### WORK TASK
Line by line, restate the material word for word, omitting any image.

### DATA BELOW
"""

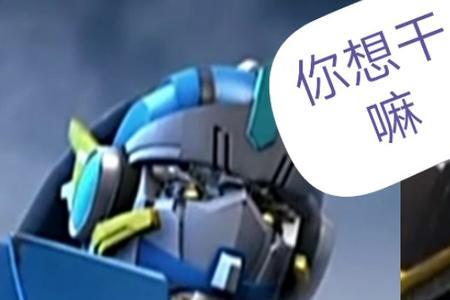 武战道急速锋师傅vs虎煞天是哪集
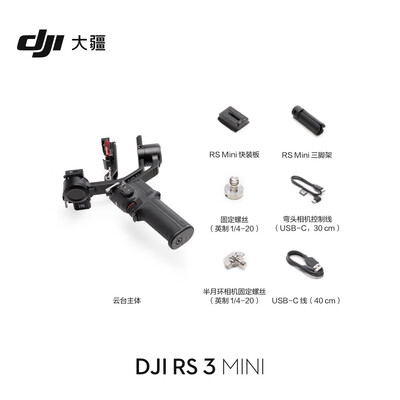 惊艳亮相！大疆DJI RS 3 Mini稳定器引领时尚生活潮流！
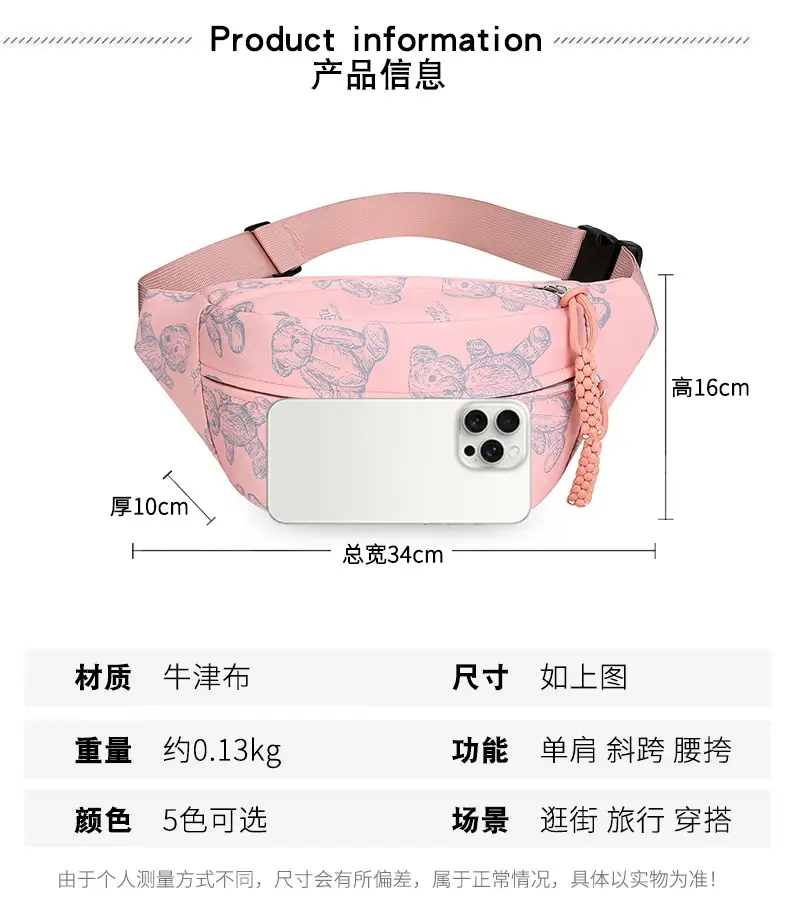 Cartoon Print Crossbody Waist Bag Mint Green — feature 6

"""

### YOUR SOLUTION
 武战道急速锋师傅vs虎煞天是哪集
 惊艳亮相！大疆DJI RS 3 Mini稳定器引领时尚生活潮流！
 Cartoon Print Crossbody Waist Bag Mint Green — feature 6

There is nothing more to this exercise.